Selbstständiges Einkommen im Minus - ALG II Einkommen Anrechnung

  • Hallo!

    Ich bin Soloselbstständig und von den Coronaauswirkungen weiterhin stark betroffen.

    Daher bin ich in der Grundsicherung (mit vereinfachtem Zugang aufgrund von Corona). Bewilligt bis März 2023.

    Ich versuche aktuell (nach Absprache mit JC und aufgrund längerem Festhängen in Hartz-4) ein neues Gewerbe auf die Beine zu stellen, damit ich wieder einkommen generieren kann.

    Dafür habe ich Kredite Euro aufnehmen und Geld investieren müssen.

    Ohne die Investitionen hätte ich 0 Einnahmen, nun habe ich immerhin 2000 Euro Einnahmen. Diesen stehen aber viel höhere, notwendige Ausgaben entgegen (dies ist in der Startphase auch ok) - ich mache also monatlich Schulden.

    Nun wird’s spannend:

    Ich bekam erstaunlicherweise wieder eine Anfrage in meinem alten Gewerbe erhalten. Diese wäre einmalig und würde mir 4000 bringen.

    Dieses Projekt möchte ich unbedingt annehmen, ABER: besteht eventuell die Gefahr, dass das Jobcenter mir die Leistung um diese 4000 Euro kürzt?

    Das wäre ein ziemliches Problem. Denn die 4000 stehen mir ja nicht zum Lebensunterhalt zur verfügung, sondern sie reduzieren nur meine Schulden.

    Sehe ich es richtig, dass mir das Jobcenter nur die Beträge anrechnen kann, die am Ende des Bezugszeitraumes als positiver (!) Betrag übrig bleiben?

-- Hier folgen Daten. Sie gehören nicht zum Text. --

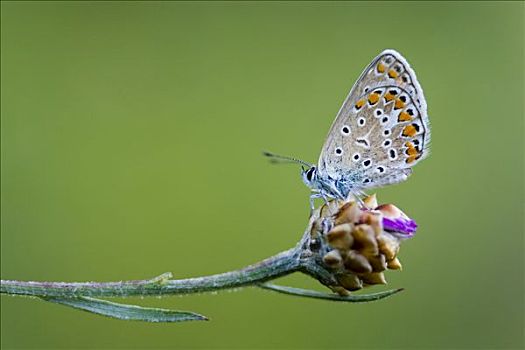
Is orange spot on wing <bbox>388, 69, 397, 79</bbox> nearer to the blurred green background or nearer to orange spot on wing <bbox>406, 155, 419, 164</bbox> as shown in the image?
orange spot on wing <bbox>406, 155, 419, 164</bbox>

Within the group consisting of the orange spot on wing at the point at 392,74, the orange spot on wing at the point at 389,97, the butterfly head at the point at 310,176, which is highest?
the orange spot on wing at the point at 392,74

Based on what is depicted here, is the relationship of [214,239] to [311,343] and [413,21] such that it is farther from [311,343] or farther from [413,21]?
[413,21]

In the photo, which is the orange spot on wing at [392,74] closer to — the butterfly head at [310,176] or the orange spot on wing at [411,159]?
the orange spot on wing at [411,159]

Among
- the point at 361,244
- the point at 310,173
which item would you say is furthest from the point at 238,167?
the point at 361,244

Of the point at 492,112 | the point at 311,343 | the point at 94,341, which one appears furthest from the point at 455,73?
the point at 94,341

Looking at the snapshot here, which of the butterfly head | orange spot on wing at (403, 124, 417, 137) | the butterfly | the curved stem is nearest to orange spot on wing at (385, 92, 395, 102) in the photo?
the butterfly

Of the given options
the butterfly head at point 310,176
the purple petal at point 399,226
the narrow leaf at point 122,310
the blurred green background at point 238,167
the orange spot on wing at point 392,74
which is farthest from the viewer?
the blurred green background at point 238,167

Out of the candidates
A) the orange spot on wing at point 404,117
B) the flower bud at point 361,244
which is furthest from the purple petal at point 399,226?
the orange spot on wing at point 404,117

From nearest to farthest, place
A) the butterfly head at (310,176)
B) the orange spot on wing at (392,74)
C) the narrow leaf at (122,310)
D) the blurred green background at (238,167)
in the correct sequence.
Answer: the narrow leaf at (122,310), the orange spot on wing at (392,74), the butterfly head at (310,176), the blurred green background at (238,167)
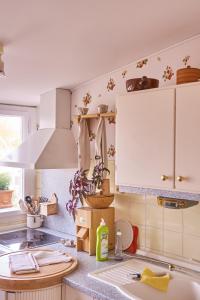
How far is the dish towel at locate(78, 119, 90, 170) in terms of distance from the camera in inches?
97.7

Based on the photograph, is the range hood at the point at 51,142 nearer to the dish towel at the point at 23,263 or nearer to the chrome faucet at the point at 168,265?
the dish towel at the point at 23,263

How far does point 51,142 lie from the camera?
8.21ft

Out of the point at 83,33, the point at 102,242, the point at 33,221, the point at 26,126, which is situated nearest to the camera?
the point at 83,33

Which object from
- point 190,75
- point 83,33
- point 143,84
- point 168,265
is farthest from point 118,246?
point 83,33

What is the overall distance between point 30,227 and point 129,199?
1.16 meters

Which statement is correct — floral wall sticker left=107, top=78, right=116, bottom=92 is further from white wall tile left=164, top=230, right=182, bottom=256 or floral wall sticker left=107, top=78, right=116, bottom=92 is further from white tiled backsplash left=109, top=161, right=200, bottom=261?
white wall tile left=164, top=230, right=182, bottom=256

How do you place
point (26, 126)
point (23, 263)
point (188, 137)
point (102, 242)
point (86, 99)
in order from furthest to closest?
point (26, 126) → point (86, 99) → point (102, 242) → point (23, 263) → point (188, 137)

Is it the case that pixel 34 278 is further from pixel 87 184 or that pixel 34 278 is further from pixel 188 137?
pixel 188 137

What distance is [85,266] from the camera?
1988 millimetres

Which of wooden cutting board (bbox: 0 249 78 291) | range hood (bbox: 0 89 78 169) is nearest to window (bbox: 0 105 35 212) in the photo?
range hood (bbox: 0 89 78 169)

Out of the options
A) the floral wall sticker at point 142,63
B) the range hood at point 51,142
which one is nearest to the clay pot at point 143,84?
the floral wall sticker at point 142,63

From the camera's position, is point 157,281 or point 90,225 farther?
point 90,225

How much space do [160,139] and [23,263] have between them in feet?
3.50

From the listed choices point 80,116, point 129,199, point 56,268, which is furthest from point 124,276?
point 80,116
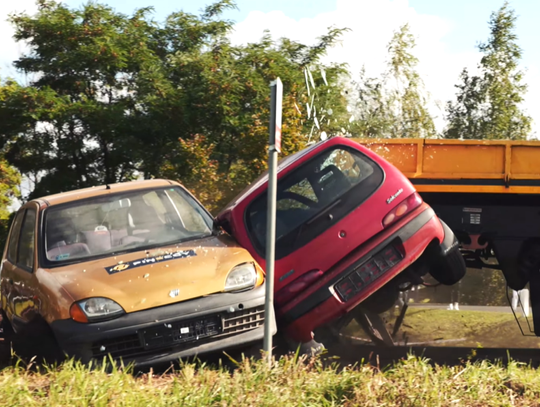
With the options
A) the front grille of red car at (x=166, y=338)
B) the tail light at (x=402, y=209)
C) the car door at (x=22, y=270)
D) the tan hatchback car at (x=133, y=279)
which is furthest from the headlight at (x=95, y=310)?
the tail light at (x=402, y=209)

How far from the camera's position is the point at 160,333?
628 centimetres

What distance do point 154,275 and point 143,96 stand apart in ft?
43.5

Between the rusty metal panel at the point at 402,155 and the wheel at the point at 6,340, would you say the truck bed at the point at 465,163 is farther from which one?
the wheel at the point at 6,340

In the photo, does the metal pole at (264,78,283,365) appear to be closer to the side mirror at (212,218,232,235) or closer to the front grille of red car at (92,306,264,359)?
the front grille of red car at (92,306,264,359)

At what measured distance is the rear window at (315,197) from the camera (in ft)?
24.4

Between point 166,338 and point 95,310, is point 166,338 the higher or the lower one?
the lower one

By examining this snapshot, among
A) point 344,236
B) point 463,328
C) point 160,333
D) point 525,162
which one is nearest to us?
point 160,333

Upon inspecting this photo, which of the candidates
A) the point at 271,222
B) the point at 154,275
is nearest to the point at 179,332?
the point at 154,275

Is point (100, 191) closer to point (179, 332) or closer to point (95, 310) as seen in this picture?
point (95, 310)

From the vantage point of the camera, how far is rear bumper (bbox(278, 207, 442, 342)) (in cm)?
720

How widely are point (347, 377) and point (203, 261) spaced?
5.96 feet

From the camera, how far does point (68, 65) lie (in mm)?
19656

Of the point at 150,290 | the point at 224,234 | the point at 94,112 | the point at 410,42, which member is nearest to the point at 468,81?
the point at 410,42

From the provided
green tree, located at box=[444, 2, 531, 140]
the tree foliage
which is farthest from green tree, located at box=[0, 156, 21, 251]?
green tree, located at box=[444, 2, 531, 140]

    Würde mich freuen, wenn mir jemand weiterhelfen kann, der sich mit dem Thema „für Selbstständige“ etwas auskennt.

    Viele Grüße

    Jo

  • Hallo Tamar, danke für den Link, sehr interessant! Aber dadurch ergeben sich für mich ein paar Fragen.

    Das mit der horizontalen Verrechnung verstehe ich grundsätzlich.

    Ich gehe davon aus, dass im Urteil genannte Gewerbe schon vor der Grundsicherung bestanden. Die erzielten Verluste sind leider nicht angegeben.


    Aber eine „horizontale Verrechnung“ trifft es ja bei mir eigentlich nicht wirklich?

    Zahlungsverkehr beider Unternehmungen läuft auch über das selbe Konto.

    Übertreibung zur Verdeutlichung: selbst wenn ich mit dem Freiberuf nun unverhofft 10.000 Euro verdienen WÜRDE, im Gewerbe jedoch 15.000 Euro Verlust habe (gezahlt von Krediten), so bleibt mir letztenendes von den 10.000 Euro doch trotzdem nichts übrig, mit dem ich meinen Lebensunterhalt bestreiten kann.

    Unterm Strich fehlen noch immer 5000 Euro zum Mietezahlen.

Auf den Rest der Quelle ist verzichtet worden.